As long as we’ve been traveling together, we’ve enjoyed getting to know our destinations through the local beer. For many years this meant visiting craft breweries or purchasing area brews at restaurants or grocery stores. In Raleigh, where we lived before departing on this journey, the metropolitan area has so many craft breweries that visiting one per weekend would take us well over two months. We got used to this, spoiled by this, and then we left and headed south. Mexico and the Central American countries all have national (or national-esque) beers similar in quality to American domestics, but they rarely, if ever, offer regional, craft beers. Once while we were in Oaxaca in Mexico we went to watch a Beatles cover band play at a bar called “Bier Garten” and were surprised to have had the option of a delicious Agave Honey Ale from a nearby nano brewery, Cerveceria Teufel, but the brand was so obscure that we struggled to find their information online afterwards, let alone their product for purchase elsewhere. I’m aware that this might all sound super beer-snobby; indeed, it probably is. Honestly, we’ve enjoyed the national beers. One of our favorites was Honduras’ Salva Vida, and I’m a fan of the Panamanian Balboa (the beer, not the currency) as well. It would be a lie though to say that we haven’t missed “good” beer over the last seven months or that we weren’t over the moon when we unexpectedly happened upon not one, but two craft breweries in Panama City. Our thoughts on and photos of each below.
This cervecería makes killer beer and a mean plate of nachos too. The brewing is done in Casco Viejo where visitors can enjoy their ales in the building or on the patio and accompanied by pizza. Fortunately for us, La Rana Dorada also operates a pub in our El Cangrejo neighborhood, right next to New York Bagel Cafe in Einstein Plaza just two blocks from our apartment (though no pizza here). Upon entering, customers are delivered a flight of four house beers for sampling prior to making a selection. This, in our opinion, is a pretty classy move in itself, but it is immediately overshadowed by the richness and flavor of the options being tasted. After a first sip, Ian lovelingly muttered, “It dances!” The menu and website advertise four beers – a blanche, a pilsner, a pale ale, and a porter – as well as a seasonal beer, which in August has been an exquisite IPA. Having been fans of hoppy beers back when that was an option, this delicious brew was thrilling. We were also really impressed with the pilsner, a flavorful treat in the Panama heat, and the porter, a full and rich beer that would be perfect for fall evenings. In addition to their stellar product, La Rana Dorada employees also offer truly top-notch service that any business owner would hope to see from their staff and any customer would be grateful to enjoy. All of this wonderfulness though is reflected in the prices. A pitcher is just under $13, a pint just under $5, and a half pint just under $3 in a country where domestics can be purchased for less than $.50 at the grocery store.

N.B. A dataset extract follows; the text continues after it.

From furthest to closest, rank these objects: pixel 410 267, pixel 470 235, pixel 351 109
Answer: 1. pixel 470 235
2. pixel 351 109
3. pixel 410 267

Not to fear budget drinkers, Happy Hour at the pub in El Cangrejo is from 12-7PM Monday-Thursday and 12-5PM on Fridays during which all beer is half price. Half price! And we thought it was worth it before the discount. Apparently, this pub is also the place to be, to see and be seen, by a high brow, late night crowd. We wanted to see what that was like, but we couldn’t stay up late enough.
Side note: La Rana Dorada (pronounced rah-nah dor-ah-dah) translates to the Golden Frog and is a nod to the critically endangered Panamanian Golden Frog, a poisonous toad that is something of a national symbol here. For the last four years, Golden Frog Day has been celebrated in Panama on August 14th, and for the last three years, that has included a festival. Proceeds from t-shirt sales at the brewery go towards efforts to save the species.
I wish I could go on here to describe a fierce competition for best craft brew in the city, but as far as my taste buds are concerned, that just doesn’t exist. The beer at Istmo Brew Pub doesn’t hold a candle to that of La Rana Dorada. It’s fine, I guess, but at $6 per pint, “fine” beer is tough to swallow. We ordered two pints that were supposed to be copper (the Veraguas) and deep golden (the Chiriquí) colored, but both were practically black and highly carbonated, presumably covering the lack of flavor. Afterwards we split an actual golden brew (the Colón); it was average. What we did like about the Istmo Brew Pub was the environment of the bar itself, which has an open layout, a great patio, sports on many flastscreens, and a fun, but chill vibe. Though the prices and clientele don’t seem all that different between the two pubs, the ambiance and mood of Istmo just feels a bit more like us. Our server was friendly and the location is good as well, just around the corner from Pomodoro near Veneto.